Il manager avrà 15 giorni per fornire chiarimenti, poi scatterà lo stato di agitazione dei dipendenti

L’AQUILA. La Asl avrà quindici giorni di tempo per fornire chiarimenti sul nuovo metodo di timbratura introdotto all’ospedale San Salvatore. Poi scatterà lo stato di agitazione dei dipendenti. Questo l’esito dell'assemblea, convocata dalla Cisl con il personale dell’ospedale aquilano, per discutere della delibera che cambia le regole e i termini della timbratura.

Alla riunione erano presenti il responsabile provinciale Cisl sanità, Gianfranco Giorgi, e il segretario Fp-Cisl, Michele Tosches. «Si tratta di un problema molto sentito dal personale», afferma Giorgi, «che non percepisce, da gennaio, alcuna indennità di turno, festivi e tutte le voci accessorie, proprio a causa della confusione del sistema per la rilevazione dell’orario di lavoro. La Asl, a gennaio scorso, ha emanato una circolare in cui individua in 38 ore minime l’orario settimanale per i medici e in 36 ore quello per il resto del personale, ma non fornisce altre indicazioni sulla timbratura, né specifica i comparti e le strutture». Alcuni capi dipartimento hanno già scritto alla direzione dell’azienda sanitaria per chiedere spiegazioni sui turni e i festivi. Ma la risposta non è arrivata.
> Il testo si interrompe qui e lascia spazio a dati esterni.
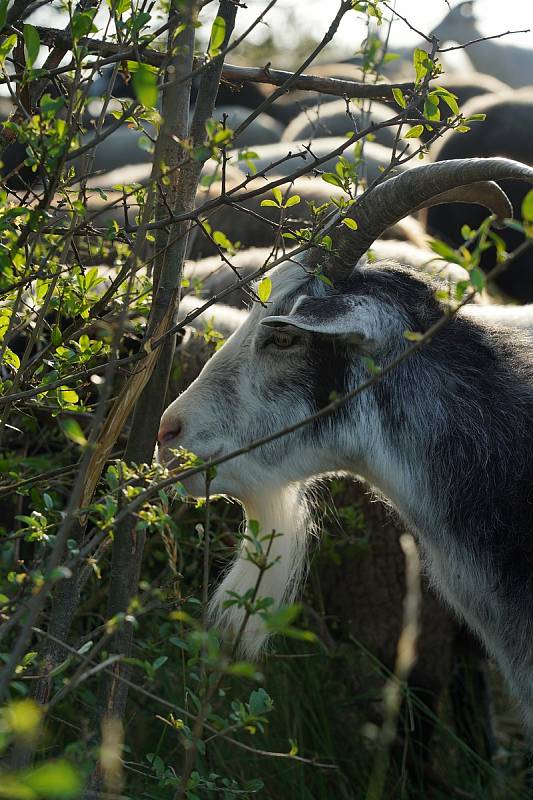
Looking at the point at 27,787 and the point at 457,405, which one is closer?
the point at 27,787

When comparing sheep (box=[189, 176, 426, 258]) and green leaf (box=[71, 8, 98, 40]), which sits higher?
sheep (box=[189, 176, 426, 258])

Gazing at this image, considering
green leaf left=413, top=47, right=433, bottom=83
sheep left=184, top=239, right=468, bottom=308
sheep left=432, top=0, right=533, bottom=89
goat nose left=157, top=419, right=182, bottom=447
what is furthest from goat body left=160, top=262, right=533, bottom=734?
sheep left=432, top=0, right=533, bottom=89

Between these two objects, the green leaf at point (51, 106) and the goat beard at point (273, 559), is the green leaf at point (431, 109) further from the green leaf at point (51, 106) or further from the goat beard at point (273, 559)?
the goat beard at point (273, 559)

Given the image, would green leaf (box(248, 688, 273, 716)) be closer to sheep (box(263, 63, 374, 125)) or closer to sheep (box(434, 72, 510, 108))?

E la tensione tra i dipendenti del San Salvatore, che da quattro mesi non percepiscono più in busta paga gli emolumenti in questione, sale.

«Al termine dell’assemblea, che è stata molto partecipata», conclude Giorgi, «i lavoratori hanno deliberato di dare 15 giorni di tempo al manager Giancarlo Silveri, per fornire i dovuti chiarimenti sulle nuove regole di timbratura, che tra l’altro hanno validità retroattiva rispetto all’entrata in vigore. In caso contrario verrà proclamato lo stato di agitazione del personale e si studieranno le forme di protesta da mettere in atto». (m.p.)